• Data to use:

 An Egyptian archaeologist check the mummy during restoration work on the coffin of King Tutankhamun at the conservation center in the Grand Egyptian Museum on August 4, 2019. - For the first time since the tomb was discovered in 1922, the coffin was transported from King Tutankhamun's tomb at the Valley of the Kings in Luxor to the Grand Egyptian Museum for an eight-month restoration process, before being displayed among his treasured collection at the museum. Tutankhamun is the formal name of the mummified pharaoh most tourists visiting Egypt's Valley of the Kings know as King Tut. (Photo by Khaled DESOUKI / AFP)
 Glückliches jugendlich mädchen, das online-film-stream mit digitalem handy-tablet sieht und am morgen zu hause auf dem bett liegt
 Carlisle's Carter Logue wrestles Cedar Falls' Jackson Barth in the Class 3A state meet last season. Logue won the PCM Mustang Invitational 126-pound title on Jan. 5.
==
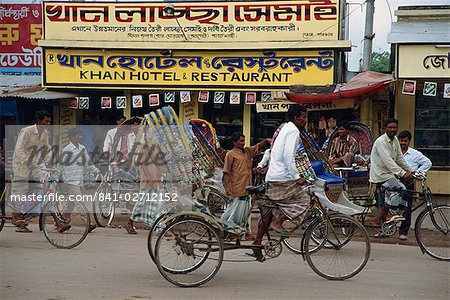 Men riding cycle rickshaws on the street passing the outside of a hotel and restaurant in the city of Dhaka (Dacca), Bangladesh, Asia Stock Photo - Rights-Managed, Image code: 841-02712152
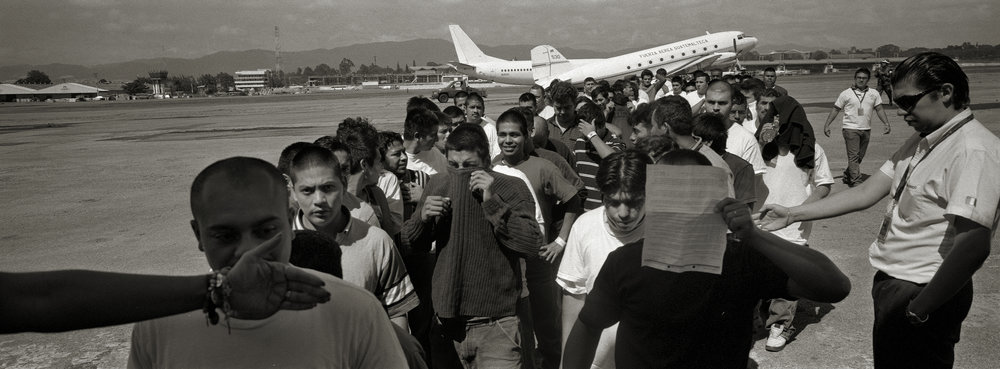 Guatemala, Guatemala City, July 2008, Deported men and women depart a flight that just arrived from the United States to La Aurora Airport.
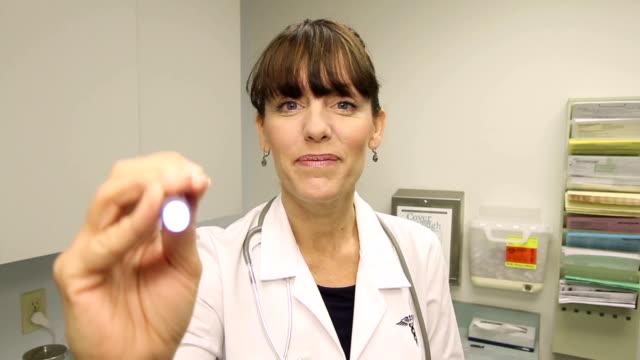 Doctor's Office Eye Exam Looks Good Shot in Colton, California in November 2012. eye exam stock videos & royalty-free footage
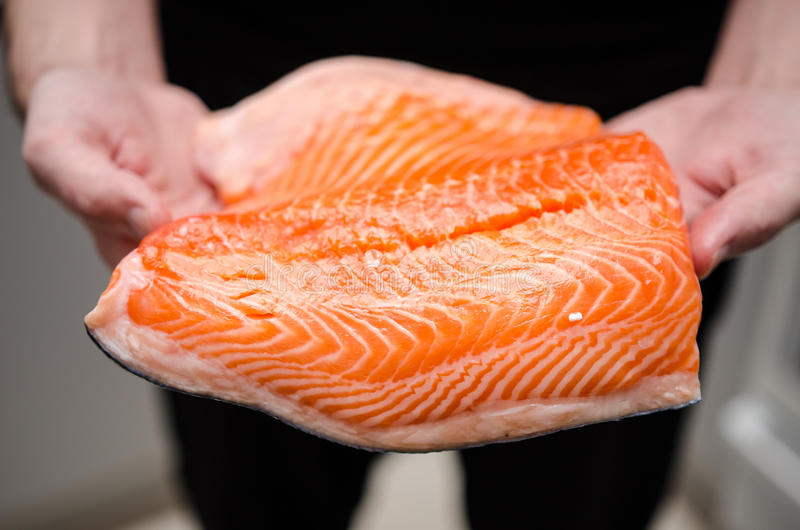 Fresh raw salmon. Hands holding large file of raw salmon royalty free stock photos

• What is needed:
Copy only what runs above from the line containing "Men riding cycle" through the line containing "Fresh raw salmon.", exactly. Leave out the pictures.

• Result:
 Men riding cycle rickshaws on the street passing the outside of a hotel and restaurant in the city of Dhaka (Dacca), Bangladesh, Asia Stock Photo - Rights-Managed, Image code: 841-02712152
 Guatemala, Guatemala City, July 2008, Deported men and women depart a flight that just arrived from the United States to La Aurora Airport.
 Doctor's Office Eye Exam Looks Good Shot in Colton, California in November 2012. eye exam stock videos & royalty-free footage
 Fresh raw salmon. Hands holding large file of raw salmon royalty free stock photos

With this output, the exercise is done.